Saying that payers “desperately” want to reduce friction, he said, “what’s been hard to find is an alternative to fee-for-service that, quite frankly, delights clinicians. There are pockets of experiments out there where physicians are rewarded for closing ‘smart care gaps’ … where doctors will absolutely do it, particularly if you’re connecting it with an immediate reward.”
However, the way it’s been tried prior “disconnected doing the right thing with a reward that was paid on an aggregate basis nine or 12 months later. At a very basic level, there’s no dopamine hit to reinforce the feedback loop of having done the right thing,” he said.
Mentioning a pilot Clarify is now running in a major U.S. metro with a group of 100 orthopedic surgeons that accept commercial insurance, he said the test group saved $4 million in a six-month period using value-based, micro-incentive payments.
“There’s a million physicians in the U.S.,” he said. “Not all of them are sitting on as much spend as orthopedic surgeons, but you’re talking about the ability to take out tens of billions in waste in a way that’s win-win-win.”

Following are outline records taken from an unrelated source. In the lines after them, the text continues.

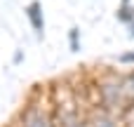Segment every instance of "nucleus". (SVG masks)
Wrapping results in <instances>:
<instances>
[{"label":"nucleus","mask_w":134,"mask_h":127,"mask_svg":"<svg viewBox=\"0 0 134 127\" xmlns=\"http://www.w3.org/2000/svg\"><path fill=\"white\" fill-rule=\"evenodd\" d=\"M26 16H28L33 31H35L38 35H42V31H45V19H42V5H40L38 0H33V2L26 7Z\"/></svg>","instance_id":"f257e3e1"},{"label":"nucleus","mask_w":134,"mask_h":127,"mask_svg":"<svg viewBox=\"0 0 134 127\" xmlns=\"http://www.w3.org/2000/svg\"><path fill=\"white\" fill-rule=\"evenodd\" d=\"M122 90H125V97L134 101V73H130L125 80H122Z\"/></svg>","instance_id":"7ed1b4c3"},{"label":"nucleus","mask_w":134,"mask_h":127,"mask_svg":"<svg viewBox=\"0 0 134 127\" xmlns=\"http://www.w3.org/2000/svg\"><path fill=\"white\" fill-rule=\"evenodd\" d=\"M21 127H49V120H47L40 111H31V113H26Z\"/></svg>","instance_id":"f03ea898"},{"label":"nucleus","mask_w":134,"mask_h":127,"mask_svg":"<svg viewBox=\"0 0 134 127\" xmlns=\"http://www.w3.org/2000/svg\"><path fill=\"white\" fill-rule=\"evenodd\" d=\"M64 127H82V123H78V120H66Z\"/></svg>","instance_id":"0eeeda50"},{"label":"nucleus","mask_w":134,"mask_h":127,"mask_svg":"<svg viewBox=\"0 0 134 127\" xmlns=\"http://www.w3.org/2000/svg\"><path fill=\"white\" fill-rule=\"evenodd\" d=\"M92 127H115V125H113L111 118H106V115H97L94 123H92Z\"/></svg>","instance_id":"20e7f679"},{"label":"nucleus","mask_w":134,"mask_h":127,"mask_svg":"<svg viewBox=\"0 0 134 127\" xmlns=\"http://www.w3.org/2000/svg\"><path fill=\"white\" fill-rule=\"evenodd\" d=\"M71 47H73V49H78V28H73V31H71Z\"/></svg>","instance_id":"39448f33"},{"label":"nucleus","mask_w":134,"mask_h":127,"mask_svg":"<svg viewBox=\"0 0 134 127\" xmlns=\"http://www.w3.org/2000/svg\"><path fill=\"white\" fill-rule=\"evenodd\" d=\"M130 61H134V52H130V54H122V57H120V64H130Z\"/></svg>","instance_id":"423d86ee"}]
</instances>
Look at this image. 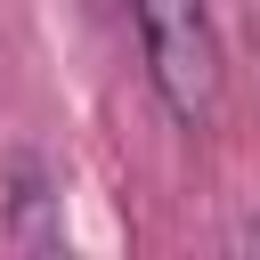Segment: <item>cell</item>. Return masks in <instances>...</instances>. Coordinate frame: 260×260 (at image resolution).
<instances>
[{"instance_id": "3", "label": "cell", "mask_w": 260, "mask_h": 260, "mask_svg": "<svg viewBox=\"0 0 260 260\" xmlns=\"http://www.w3.org/2000/svg\"><path fill=\"white\" fill-rule=\"evenodd\" d=\"M228 252H260V211H244V219L228 228Z\"/></svg>"}, {"instance_id": "1", "label": "cell", "mask_w": 260, "mask_h": 260, "mask_svg": "<svg viewBox=\"0 0 260 260\" xmlns=\"http://www.w3.org/2000/svg\"><path fill=\"white\" fill-rule=\"evenodd\" d=\"M130 24H138V57H146L162 114L179 130H211L228 106V57H219L211 8L203 0H130Z\"/></svg>"}, {"instance_id": "2", "label": "cell", "mask_w": 260, "mask_h": 260, "mask_svg": "<svg viewBox=\"0 0 260 260\" xmlns=\"http://www.w3.org/2000/svg\"><path fill=\"white\" fill-rule=\"evenodd\" d=\"M49 171L32 162V154H16V195H8V244H24V252H65V228L49 219Z\"/></svg>"}]
</instances>
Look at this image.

Those payments total $5,000 to $10,000 in extra income for physicians with average annual incomes in the $800,000 range, so why are they so moved by micro-incentives?
“From a behavioral economics incentive point of view, so long as it is seamless in the workflow, relatively modest incentives do encourage people to make the extra effort to do the right thing,” Drouin said.
“Most people want to do the right thing,” he added. “It’s just that often the information isn’t presented in the workflow in the right way.”
Read also: Value-Based and Accountable Healthcare Models Link Better Outcomes, Increased Revenues
Priming the Innovation Pump
As is often so in medicine, there are complications to be dealt with. Patients, for example, are known for not following post-op directions and skipping medications. Data helps there as well.
“It turns out that one can use information typically used by banks or consumer companies to understand the behavior of consumers, to have an idea … as to whether [someone] is likely to be the type of person to follow advice, as opposed to be a little more carefree,” he said.
Drouin said Clarify sees “a very good correlation between credit scores or certain types of buying patterns and the willingness to listen and follow the advice of your physician.”
That’s one of the areas where analytics can make a meaningful difference over time.
Conceding that we likely won’t see the end of overlapping EOBs and out-of-the-blue bills from medical providers, he said: “What I do see happening as a result of fewer interventions … and doctors being willing to effectively charge less because the good ones are getting more volume … you ought to get fewer of these missives” because we’re undergoing less treatment.
As value-based care proves itself in more pilots and perhaps possible government mandates, new payment models can be structured to “prime the pump on innovation and give providers an incentive to go into things.”
Were he advising Medicare executives, Drouin said he would would enlighten them to the fact that “by giving about 2% more to providers for trying something new, eventually you reach a new equilibrium.”
“There has to be an incentive in there for providers to move to a different payment model, and rather than deal with it on the back end with hospitals getting into trouble and needing bailouts, let’s fix it with a payment model that has a little top up in it for innovation,” he said.